In 2008, the Democrat was one of several state lawmakers and aides from both major political parties to be charged as part of the Bonusgate scandal. The grand jury found that nearly $4 million in taxpayer money had helped create software programs meant to give users an advantage in elections.
Veon is serving a prison sentence of six to 14 years in connection to those charges, but the appeal at hand concerns a subsequent trial.
In 2012, a jury convicted Veon on 10 more counts that included criminal conspiracy, conflict of interest and theft based on his use public funding to rent offices from friends around Pennsylvania through his nonprofit corporation, Beaver Initiative for Growth.
Facing up to two more years in prison, as well as a restitution bill to the commonwealth, Veon’s appeal reached the Pennsylvania Supreme Court in May.
A fractured vote of the court vacated this sentence last week, remanding for a new trial on the conflict-of-interest charge, and directing the trial court “to reconsider its entire sentencing plan.”
The Nov. 22 reversal stems from confusion in the Pennsylvania law that prohibits public officials from leveraging the authority of their offices for “private pecuniary benefit.”
Though the trial court allowed this to encompass “intangible political gain,” Justice David Wecht wrote for the majority that “the trial court’s understanding of what constitutes a ‘private pecuniary benefit’ is unduly broad.”
“The trial court’s jury instruction here made of the statute a meat axe, finding (or creating) a conflict of interest on every dais, at each parade, and at every ribbon-cutting, given that the very nature of seeking to satisfy one’s constituents and secure re-election all but requires the taking of official action to secure intangible political gains,” Wecht’s 36-page opinion states. “This criminalization of politics is a bridge too far.”
Of the five other judges who heard this case in May, only one joined Wecht’s opinion in full.

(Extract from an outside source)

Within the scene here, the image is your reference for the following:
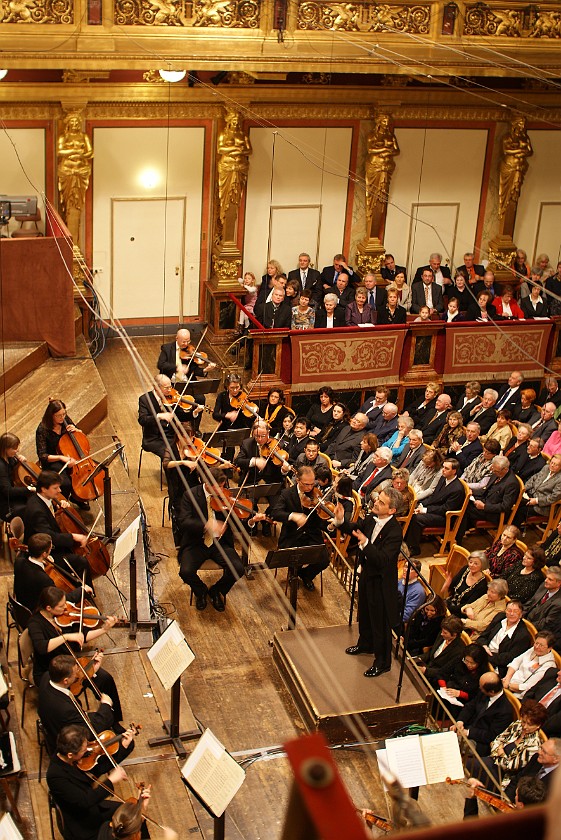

The other four all took issue with one point of Wecht’s conclusion: the first part that remands for a new trial on conflict of interest.
One of the judges joined only the part of the lead opinion that deals with restitution for the
Department of Community and Economic Development, or DCED, a state entity that provided most of the funding for Veon’s nonprofit, Beaver Initiative for Growth.
“There can be no serious doubt that DCED, the agency designated to receive the restitution ordered in this case, does not qualify as a direct victim,” Wecht wrote. “And neither, of course, is DCED a parent, guardian, child, or family member of a homicide victim. Although [state law] regarding ‘victims’ and ‘other government agenc[ies]’ reveals that the General Assembly intended that restitution reach certain commonwealth agencies in a manner that did not depend upon identifying such agencies as ‘victims,’ it nonetheless required first that the agency in question have provided compensation to a victim so defined. That is what necessitates our determination that DCED is not entitled to restitution in this case.”
Summing up on this point in the conclusion, Wecht noted that the ruling has “deemed illegal the imposition of any restitutionary sanction in favor of the commonwealth.”
“This leaves a comprehensive sentencing scheme unmoored from its foundation, such that we must afford the trial court the opportunity to revisit its entire sentencing approach and determine what modifications, if any, are warranted in light of our ruling,” the ruling concludes.
Two justices filed separate opinions, concurring and dissenting in part.
The court’s chief justice joined one of these opinions, with another justice joining that opinion only in part.